In this work, we derive sharp non-asymptotic deviation bounds for weighted sums of Dirichlet random variables. These bounds are based on a novel integral representation of the density of a weighted Dirichlet sum. This representation allows us to obtain a Gaussian-like approximation for the sum distribution using geometry and complex analysis methods. Our results generalize similar bounds for the Beta distribution obtained in the seminal paper Alfers and Dinges [1984]. Additionally, our results can be considered a sharp non-asymptotic version of the inverse of Sanov's theorem studied by Ganesh and O'Connell [1999] in the Bayesian setting. Based on these results, we derive new deviation bounds for the Dirichlet process posterior means with application to Bayesian bootstrap. Finally, we apply our estimates to the analysis of the Multinomial Thompson Sampling (TS) algorithm in multi-armed bandits and significantly sharpen the existing regret bounds by making them independent of the size of the arms distribution support.

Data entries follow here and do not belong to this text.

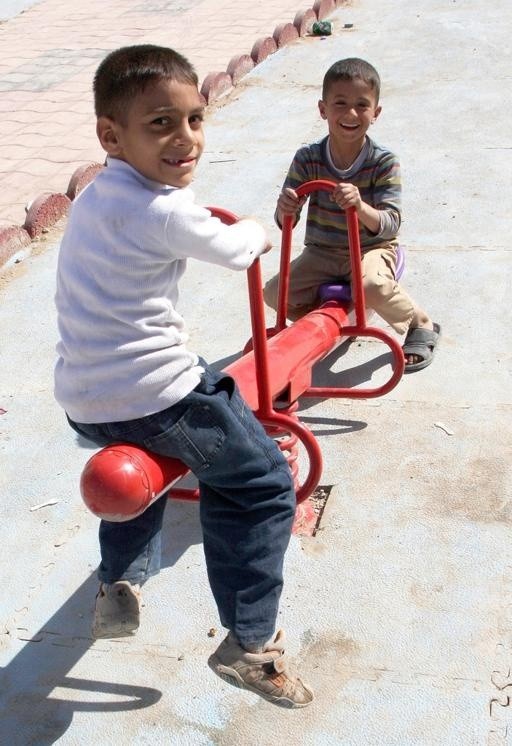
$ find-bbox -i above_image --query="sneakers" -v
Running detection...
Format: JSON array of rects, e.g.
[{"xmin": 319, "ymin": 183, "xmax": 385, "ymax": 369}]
[
  {"xmin": 206, "ymin": 630, "xmax": 315, "ymax": 712},
  {"xmin": 90, "ymin": 576, "xmax": 146, "ymax": 638}
]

翻译：本文推导了狄利克雷随机变量加权和的尖锐非渐近偏差界。这些界基于加权狄利克雷和密度函数的一种新颖积分表示。该表示使我们能够利用几何与复分析方法获得和分布的类高斯近似。我们的结果推广了Alfers与Dinges [1984]开创性论文中关于贝塔分布的类似界。此外，在贝叶斯框架下，我们的结果可视为Ganesh与O'Connell [1999]所研究的Sanov定理逆形式的尖锐非渐近版本。基于这些结果，我们推导了狄利克雷过程后验均值的新偏差界，并将其应用于贝叶斯自助法。最后，我们将估计量应用于多臂老虎机中的多项汤普森采样算法分析，显著优化了现有遗憾界，使其与臂分布支撑集大小无关。